バランス感覚という点で言うと、映画を構成するいくつかの主題のバランスが良く、それが物語内にうまく配分されている。その絶妙なブレンドにより、「クイズ・ミリオネア」というひとつの番組の背景で、これだけ多くのことを語れるんだということに感心させられた。本当に本当にピュアなラブストーリーがあり、別々の道を歩む結果になる兄弟の物語があり(兄のエピソードは同じくスラムをリアルに描いたブラジル映画『シティ・オブ・ゴッド』を思い出した)、勉学よりも経験の大切さを語るメッセージ性がある。

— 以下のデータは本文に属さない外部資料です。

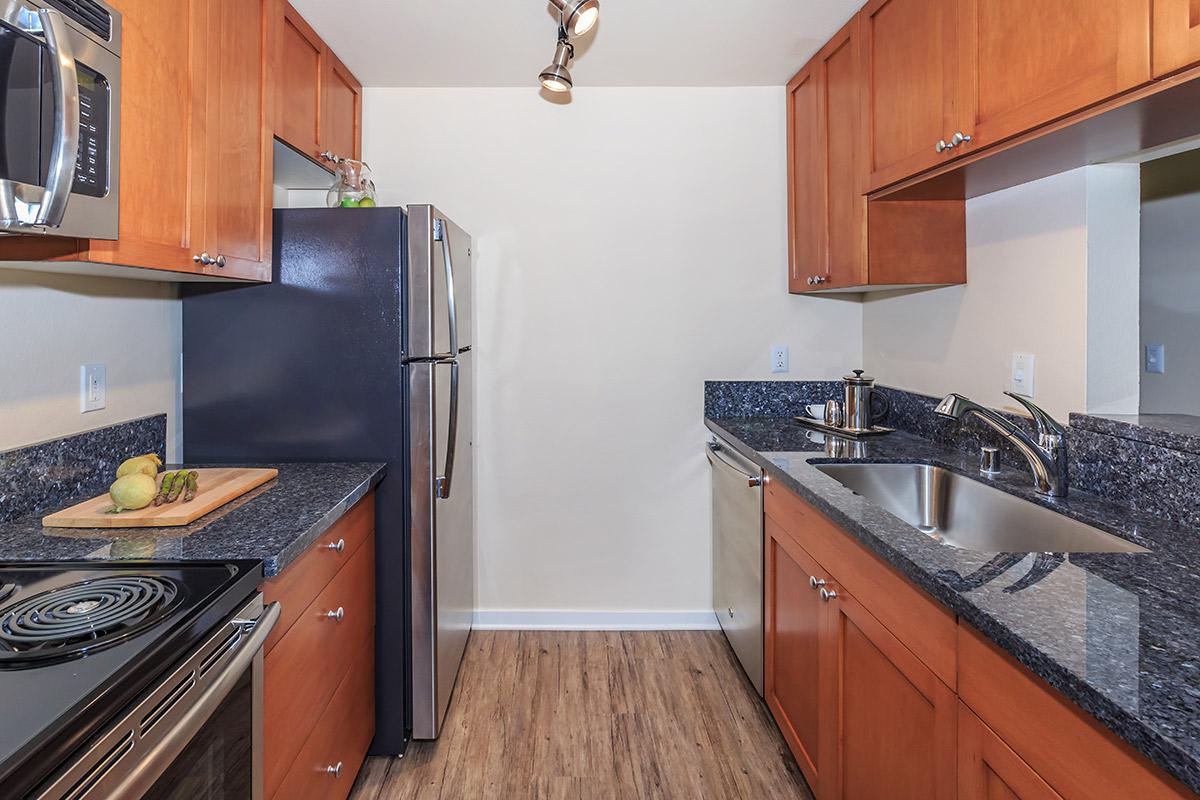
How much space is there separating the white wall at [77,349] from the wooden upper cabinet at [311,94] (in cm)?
65

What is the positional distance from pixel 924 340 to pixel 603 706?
173 centimetres

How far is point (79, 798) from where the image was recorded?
2.31 ft

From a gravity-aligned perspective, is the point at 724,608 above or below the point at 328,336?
below

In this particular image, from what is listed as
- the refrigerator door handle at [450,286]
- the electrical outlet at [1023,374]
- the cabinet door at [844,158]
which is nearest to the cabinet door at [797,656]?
the electrical outlet at [1023,374]

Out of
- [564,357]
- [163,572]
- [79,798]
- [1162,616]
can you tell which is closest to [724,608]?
[564,357]

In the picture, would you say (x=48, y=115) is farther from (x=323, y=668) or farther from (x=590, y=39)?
(x=590, y=39)

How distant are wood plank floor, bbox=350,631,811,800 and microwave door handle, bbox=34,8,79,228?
166 cm

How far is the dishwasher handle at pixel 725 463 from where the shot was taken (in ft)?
6.93

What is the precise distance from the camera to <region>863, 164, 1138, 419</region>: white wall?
1592 millimetres

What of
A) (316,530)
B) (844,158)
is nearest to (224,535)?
(316,530)

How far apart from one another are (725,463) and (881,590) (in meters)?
1.26

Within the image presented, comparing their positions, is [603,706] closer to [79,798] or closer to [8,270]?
[79,798]

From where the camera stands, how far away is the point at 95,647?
85cm

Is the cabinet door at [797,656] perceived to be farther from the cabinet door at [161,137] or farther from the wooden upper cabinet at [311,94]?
the wooden upper cabinet at [311,94]
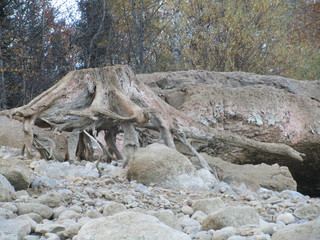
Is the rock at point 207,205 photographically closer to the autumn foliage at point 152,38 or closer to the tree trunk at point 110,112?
the tree trunk at point 110,112

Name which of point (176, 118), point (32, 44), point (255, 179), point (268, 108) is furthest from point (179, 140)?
point (32, 44)

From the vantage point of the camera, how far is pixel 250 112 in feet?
26.6

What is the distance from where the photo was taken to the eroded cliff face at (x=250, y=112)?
309 inches

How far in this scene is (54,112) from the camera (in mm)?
6109

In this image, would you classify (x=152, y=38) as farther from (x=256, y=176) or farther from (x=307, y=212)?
(x=307, y=212)

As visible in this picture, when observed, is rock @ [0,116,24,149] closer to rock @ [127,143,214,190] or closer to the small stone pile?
the small stone pile

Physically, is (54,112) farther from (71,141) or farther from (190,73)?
(190,73)

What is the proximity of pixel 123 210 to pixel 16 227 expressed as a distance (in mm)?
954

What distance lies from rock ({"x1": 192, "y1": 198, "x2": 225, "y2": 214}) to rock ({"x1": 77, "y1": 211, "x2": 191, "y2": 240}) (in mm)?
1377

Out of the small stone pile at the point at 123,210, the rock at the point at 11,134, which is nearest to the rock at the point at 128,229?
the small stone pile at the point at 123,210

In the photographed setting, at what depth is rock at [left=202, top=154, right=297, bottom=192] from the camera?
5.97 meters

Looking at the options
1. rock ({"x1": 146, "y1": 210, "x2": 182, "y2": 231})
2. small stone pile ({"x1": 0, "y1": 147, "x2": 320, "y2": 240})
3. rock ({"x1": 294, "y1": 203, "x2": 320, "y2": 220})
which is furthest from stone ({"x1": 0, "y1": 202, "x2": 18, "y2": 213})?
rock ({"x1": 294, "y1": 203, "x2": 320, "y2": 220})

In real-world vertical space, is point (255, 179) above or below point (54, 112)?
below

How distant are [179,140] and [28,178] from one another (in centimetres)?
268
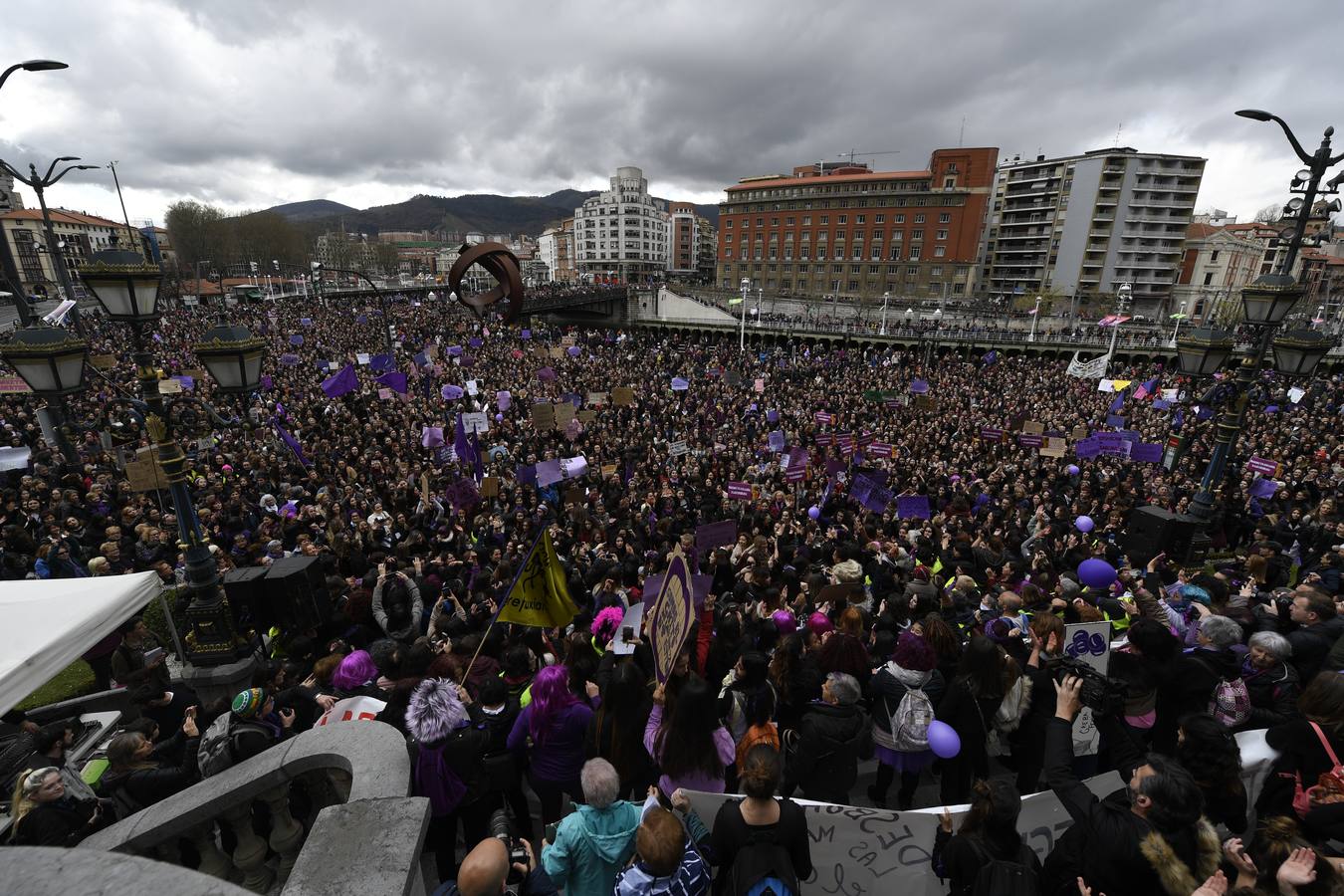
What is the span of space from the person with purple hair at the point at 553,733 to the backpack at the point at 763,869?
4.30 feet

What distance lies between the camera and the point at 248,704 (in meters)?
3.54

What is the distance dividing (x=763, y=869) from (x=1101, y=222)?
83.8 m

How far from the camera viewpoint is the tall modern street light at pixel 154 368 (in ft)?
15.9

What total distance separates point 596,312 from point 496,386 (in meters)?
39.7

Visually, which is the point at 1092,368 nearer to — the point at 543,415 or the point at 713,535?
the point at 543,415

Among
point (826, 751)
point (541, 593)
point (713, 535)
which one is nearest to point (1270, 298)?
point (713, 535)

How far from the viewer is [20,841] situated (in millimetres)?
2967

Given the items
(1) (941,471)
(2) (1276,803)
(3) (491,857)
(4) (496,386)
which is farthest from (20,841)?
(4) (496,386)

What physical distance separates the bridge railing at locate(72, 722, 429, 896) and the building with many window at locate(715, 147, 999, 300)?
238ft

映画の構成もバランス感覚がしっかりある。冒頭はクイズ番組と同様にA〜Dの選択肢が用意され、それの答えをラストシーンで示すという枠組みは、物語にすごくフィットした形だ(ラストシーンで示される「D.運命だった」は本当微笑ましい…)。過去、現在、そしてテレビ番組内という3つをテンポ良く繋いでいくうえでの流れもすごく良く、時系列上でよくわからないと感じさせるシーンが少なく、非常にわかりやすい仕上がりになっている。

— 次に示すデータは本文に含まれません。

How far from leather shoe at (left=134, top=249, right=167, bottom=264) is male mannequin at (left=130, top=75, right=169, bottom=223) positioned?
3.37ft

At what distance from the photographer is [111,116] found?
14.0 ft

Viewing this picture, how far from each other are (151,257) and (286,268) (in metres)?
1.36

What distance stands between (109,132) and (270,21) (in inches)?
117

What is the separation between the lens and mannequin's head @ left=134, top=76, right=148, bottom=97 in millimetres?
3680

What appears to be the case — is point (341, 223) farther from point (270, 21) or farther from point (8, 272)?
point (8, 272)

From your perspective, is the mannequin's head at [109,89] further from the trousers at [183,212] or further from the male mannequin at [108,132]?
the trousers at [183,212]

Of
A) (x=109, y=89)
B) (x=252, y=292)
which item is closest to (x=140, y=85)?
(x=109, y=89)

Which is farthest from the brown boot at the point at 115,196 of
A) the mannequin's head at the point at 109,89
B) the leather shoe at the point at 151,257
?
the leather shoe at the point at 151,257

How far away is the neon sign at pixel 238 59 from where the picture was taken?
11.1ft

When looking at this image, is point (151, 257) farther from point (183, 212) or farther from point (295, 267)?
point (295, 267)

バランス良く紡がれた物語は、結果として終盤の盛り上がりにつながっていく。あんなに大勢が盛り上がるのかはやや疑問だし、経験上知っていた問題ばかり出題されていることはご都合主義的にも思える。 それでも、テレフォンで繋がったあの瞬間。そして、傷に優しくキスをするあの希望に満ち溢れたラストシーンの美しさ、それが細かなことを気にさせなかった。

クイズに正解したことよりも、彼女と再会できたことを喜ばしく思えたこと。それが、この映画が素晴らしい所以だと思った。